Two of the lessons will surprise no one: Successful entrepreneurs want a location where they can hire from an ample pool of talented people, and they want ready access to customers and suppliers.
The other two key findings? One is that these company founders “rarely cite low tax rates or business-friendly regulations as reasons for starting a business in a specific city.” And at the top of the list drawn up by Endeavor Insight is the finding that “entrepreneurs at fast-growing firms usually decide where to live based on personal connections and quality-of-life factors many years before they start their firms.”
In other words, places with a strong sense of community and superior quality of life attract the types of people who succeed as entrepreneurs.
Does this sound like any place you know? Yeah, I thought it would.
The quality of life in the Rochester region is not exactly a secret. Indeed, in the past few years Rochester has been recognized by, among others, “Places Rated Almanac” (ranking sixth in its 25th edition) and Yahoo Travel (the Finger Lakes earned a place on its worldwide list of 10 “lakeside vacations that have it all”). But some people—here and elsewhere—seem unaware or doubtful of Rochester’s virtues as a place to live.
In part as a response to that, in 2003 we launched Explore Greater Rochester, a guide to all the region has to offer. Since then, Explore Greater Rochester has become multifaceted: It is an annual RBJ supplement, a website (with a mobile version), a digital publication, a page in the Friday print edition and a weekly email. They all have unique qualities but a common purpose: To help both residents and visitors discover what makes the Rochester region a special place.
As noted here a year ago, 2013 was a year of big changes for Explore Greater Rochester. Chief among them was our new partnership with Visit Rochester, the region’s premier tourism organization. With it, Explore Greater Rochester became the official Visit Rochester guide—and its reach, in print and online, grew dramatically.

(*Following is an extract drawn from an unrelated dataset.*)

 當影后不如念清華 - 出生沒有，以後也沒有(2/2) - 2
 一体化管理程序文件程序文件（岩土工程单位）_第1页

This partnership continues with the 2014 edition, delivered to RBJ subscribers as a supplement to this week’s issue and distributed to a wide geographic area by Visit Rochester.

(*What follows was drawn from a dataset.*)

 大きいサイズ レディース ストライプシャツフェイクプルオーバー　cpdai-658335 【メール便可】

The chapters in the print and digital editions of Explore Greater Rochester—not to mention its companion website, exploregreaterrochester.com—cover a wide range of topics including arts and entertainment, museums, sports and recreation, parks and gardens, special events, dining, shopping, wineries and easy day trips. (On the website, you can map out visits to the locations listed.) The new edition also has a redesigned Upfront section with a diverse sampling of things to see and do. But we make no claim to have included everything that gives Rochester a right to boast.
We see Explore Greater Rochester—in all its forms—as a place to start if you want to fully appreciate our region’s offerings, from the George Eastman House and the Strong National Museum of Play to the Rochester Philharmonic Orchestra and Xerox Rochester International Jazz Festival to Highland Park, the Lake Ontario shore and much more.
Do other cities have a lot of offer too? Sure. Does Rochester face economic challenges? Of course. But viewed in the context of the Endeavor Insight list, our region seems well-positioned for a bright future—with the makings of a strong knowledge-based workforce, a good location and, yes, a community that’s a good place to call home.
As for those tax rates and regulations that apparently don’t scare away many founders of fast-growth companies, well, we’re working on it.